A recriação da Secretaria da Mulher pelo governo Eduardo Leite, extinta há dez anos, foi vendida como avanço. Na prática, virou um produto de marketing. Uma secretaria criada para parecer ação, mas sem a estrutura mínima para enfrentar a realidade brutal da violência. Mais vitrine do que política pública.
A nomeação de Fábia Richter escancara o uso político da pasta. Cotada para disputar uma vaga de deputada federal pelo PSD, a Secretaria virou trampolim eleitoral. O problema é que, do jeito que está, sem verba, sem estrutura e sem resultados concretos, o palanque pode não render o efeito esperado.

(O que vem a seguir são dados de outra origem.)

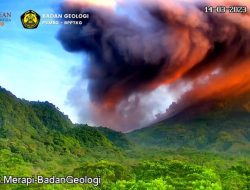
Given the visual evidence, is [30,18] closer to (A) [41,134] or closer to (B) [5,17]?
(B) [5,17]

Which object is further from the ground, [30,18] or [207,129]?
[30,18]

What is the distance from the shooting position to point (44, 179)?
37.0 ft

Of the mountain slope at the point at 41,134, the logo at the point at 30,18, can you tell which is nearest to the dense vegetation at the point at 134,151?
the mountain slope at the point at 41,134

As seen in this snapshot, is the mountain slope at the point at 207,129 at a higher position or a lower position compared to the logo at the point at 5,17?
lower

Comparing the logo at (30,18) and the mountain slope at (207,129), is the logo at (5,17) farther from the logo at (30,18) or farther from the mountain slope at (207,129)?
the mountain slope at (207,129)

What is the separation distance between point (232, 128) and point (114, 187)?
3.44 metres

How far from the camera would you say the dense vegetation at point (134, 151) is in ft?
43.1

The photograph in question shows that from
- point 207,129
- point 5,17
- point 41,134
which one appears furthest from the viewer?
point 41,134

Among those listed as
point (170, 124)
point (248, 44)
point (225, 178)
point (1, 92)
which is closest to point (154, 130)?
point (170, 124)

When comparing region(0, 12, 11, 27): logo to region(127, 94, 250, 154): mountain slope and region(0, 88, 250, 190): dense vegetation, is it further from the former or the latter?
region(127, 94, 250, 154): mountain slope

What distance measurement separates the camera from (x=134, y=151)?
14852 mm

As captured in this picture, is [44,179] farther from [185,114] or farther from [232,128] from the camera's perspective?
[232,128]

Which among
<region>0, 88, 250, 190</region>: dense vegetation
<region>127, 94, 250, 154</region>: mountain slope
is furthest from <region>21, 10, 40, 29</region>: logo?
<region>127, 94, 250, 154</region>: mountain slope

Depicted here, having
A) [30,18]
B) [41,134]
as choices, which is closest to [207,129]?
[41,134]
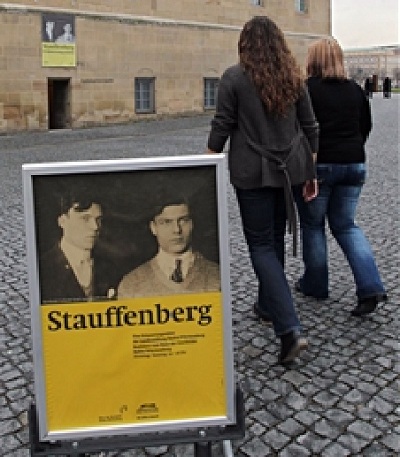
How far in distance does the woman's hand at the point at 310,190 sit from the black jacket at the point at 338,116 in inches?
13.4

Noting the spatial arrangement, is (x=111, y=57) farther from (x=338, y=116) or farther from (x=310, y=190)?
(x=310, y=190)

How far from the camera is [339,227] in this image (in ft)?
15.8

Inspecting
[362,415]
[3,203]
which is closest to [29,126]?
[3,203]

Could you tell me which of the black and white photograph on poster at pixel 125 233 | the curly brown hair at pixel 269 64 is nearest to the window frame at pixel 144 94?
the curly brown hair at pixel 269 64

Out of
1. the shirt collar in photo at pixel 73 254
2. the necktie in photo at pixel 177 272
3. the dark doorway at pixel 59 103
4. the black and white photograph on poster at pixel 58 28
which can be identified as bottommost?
the necktie in photo at pixel 177 272

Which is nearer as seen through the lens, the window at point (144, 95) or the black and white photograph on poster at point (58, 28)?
the black and white photograph on poster at point (58, 28)

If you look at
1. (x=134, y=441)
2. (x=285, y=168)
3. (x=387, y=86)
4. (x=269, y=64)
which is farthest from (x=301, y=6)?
(x=134, y=441)

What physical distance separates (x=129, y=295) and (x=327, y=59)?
2.57m

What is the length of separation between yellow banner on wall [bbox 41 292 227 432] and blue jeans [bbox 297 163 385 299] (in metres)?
2.22

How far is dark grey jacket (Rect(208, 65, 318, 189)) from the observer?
373 cm

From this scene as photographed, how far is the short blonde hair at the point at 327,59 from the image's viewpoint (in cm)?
449

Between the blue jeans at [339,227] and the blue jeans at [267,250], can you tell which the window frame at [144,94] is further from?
the blue jeans at [267,250]

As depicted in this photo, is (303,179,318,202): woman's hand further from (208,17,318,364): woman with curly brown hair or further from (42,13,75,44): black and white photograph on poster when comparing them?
(42,13,75,44): black and white photograph on poster

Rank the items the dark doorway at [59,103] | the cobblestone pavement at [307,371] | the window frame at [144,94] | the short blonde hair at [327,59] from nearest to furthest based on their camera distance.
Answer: the cobblestone pavement at [307,371]
the short blonde hair at [327,59]
the dark doorway at [59,103]
the window frame at [144,94]
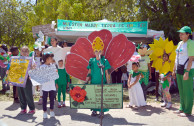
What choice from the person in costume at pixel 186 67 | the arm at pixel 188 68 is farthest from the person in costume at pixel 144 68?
the arm at pixel 188 68

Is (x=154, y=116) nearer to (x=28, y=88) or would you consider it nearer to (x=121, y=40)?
(x=121, y=40)

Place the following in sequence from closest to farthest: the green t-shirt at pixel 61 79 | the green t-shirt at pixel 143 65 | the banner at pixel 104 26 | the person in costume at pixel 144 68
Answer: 1. the green t-shirt at pixel 61 79
2. the person in costume at pixel 144 68
3. the green t-shirt at pixel 143 65
4. the banner at pixel 104 26

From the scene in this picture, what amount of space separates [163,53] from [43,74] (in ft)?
10.5

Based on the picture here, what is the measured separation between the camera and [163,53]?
19.7 ft

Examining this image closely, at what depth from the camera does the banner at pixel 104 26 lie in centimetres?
922

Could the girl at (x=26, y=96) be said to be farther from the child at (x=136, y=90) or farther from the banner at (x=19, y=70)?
the child at (x=136, y=90)

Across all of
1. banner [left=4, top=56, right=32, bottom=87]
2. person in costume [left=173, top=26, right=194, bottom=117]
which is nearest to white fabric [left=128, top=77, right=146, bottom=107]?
person in costume [left=173, top=26, right=194, bottom=117]

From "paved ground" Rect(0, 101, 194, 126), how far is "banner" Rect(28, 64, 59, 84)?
2.93 feet

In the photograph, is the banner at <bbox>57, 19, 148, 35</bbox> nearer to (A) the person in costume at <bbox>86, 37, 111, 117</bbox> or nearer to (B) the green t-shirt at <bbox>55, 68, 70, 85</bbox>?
(B) the green t-shirt at <bbox>55, 68, 70, 85</bbox>

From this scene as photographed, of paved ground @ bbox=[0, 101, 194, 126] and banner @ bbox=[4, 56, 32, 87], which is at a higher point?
banner @ bbox=[4, 56, 32, 87]

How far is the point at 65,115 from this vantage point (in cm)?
528

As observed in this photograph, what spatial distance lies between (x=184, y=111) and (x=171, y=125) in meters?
0.89

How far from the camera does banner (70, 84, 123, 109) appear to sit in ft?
15.6

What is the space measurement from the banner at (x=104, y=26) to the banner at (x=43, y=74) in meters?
4.40
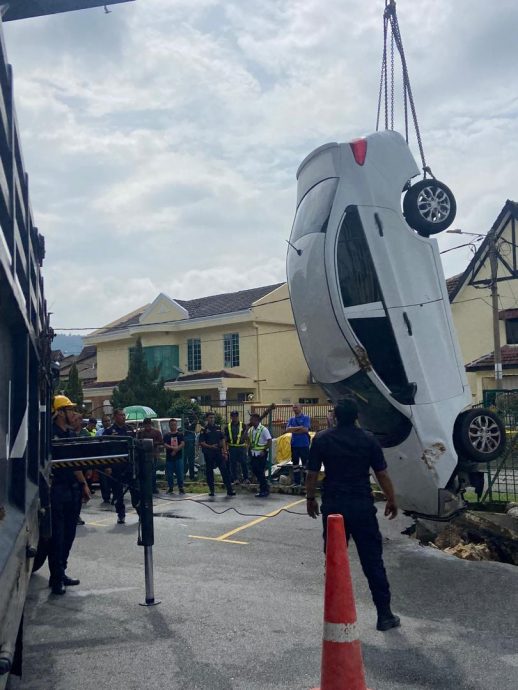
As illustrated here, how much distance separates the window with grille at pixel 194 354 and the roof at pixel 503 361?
14.9m

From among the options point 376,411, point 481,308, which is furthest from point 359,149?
point 481,308

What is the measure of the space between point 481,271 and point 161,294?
698 inches

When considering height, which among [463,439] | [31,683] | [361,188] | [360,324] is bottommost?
[31,683]

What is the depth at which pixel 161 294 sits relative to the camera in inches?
1519

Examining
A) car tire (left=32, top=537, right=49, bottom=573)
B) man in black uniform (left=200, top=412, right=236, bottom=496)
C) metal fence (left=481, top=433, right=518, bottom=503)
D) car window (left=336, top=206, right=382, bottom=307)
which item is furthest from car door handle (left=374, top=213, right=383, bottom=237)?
man in black uniform (left=200, top=412, right=236, bottom=496)

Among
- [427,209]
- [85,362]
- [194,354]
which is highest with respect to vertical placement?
[85,362]

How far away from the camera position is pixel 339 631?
376 centimetres

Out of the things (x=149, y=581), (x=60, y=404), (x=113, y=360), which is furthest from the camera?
(x=113, y=360)

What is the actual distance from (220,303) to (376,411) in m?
31.0

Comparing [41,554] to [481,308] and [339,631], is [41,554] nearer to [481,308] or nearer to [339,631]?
[339,631]

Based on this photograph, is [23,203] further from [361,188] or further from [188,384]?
[188,384]

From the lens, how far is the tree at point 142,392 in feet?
90.8

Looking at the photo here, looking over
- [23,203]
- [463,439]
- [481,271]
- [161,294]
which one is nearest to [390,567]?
[463,439]

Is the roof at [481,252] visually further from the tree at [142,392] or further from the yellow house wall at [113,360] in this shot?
the yellow house wall at [113,360]
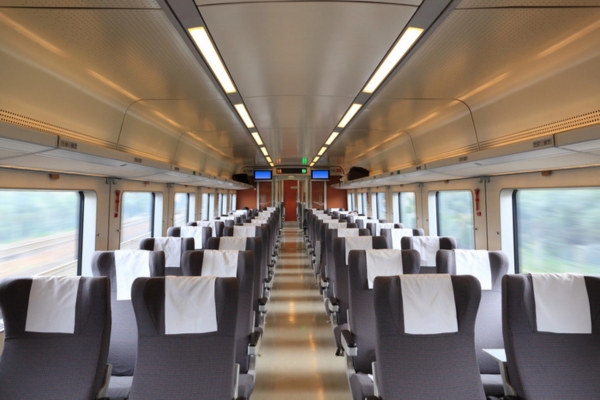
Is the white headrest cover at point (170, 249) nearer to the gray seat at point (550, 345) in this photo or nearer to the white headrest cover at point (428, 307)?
the white headrest cover at point (428, 307)

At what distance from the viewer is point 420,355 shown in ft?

Não se constrói capital político em cima de uma secretaria esvaziada e incapaz de responder à tragédia que se desenrola no Estado.
O governo destinou apenas 0,02% do orçamento de 2026 para a Secretaria da Mulher. São R$ 18 milhões, exatamente o mesmo valor de 2015, quando a pasta foi extinta.
Recriar uma secretaria com orçamento congelado no passado não é política pública. É maquiagem que não salva vidas. É vitrine, não é compromisso. Falta tudo: recursos, equipes, prevenção, acolhimento, integração com segurança, saúde e assistência social.
Enquanto isso, o Rio Grande do Sul segue enterrando mulheres, uma após a outra, diante da omissão de quem deveria agir.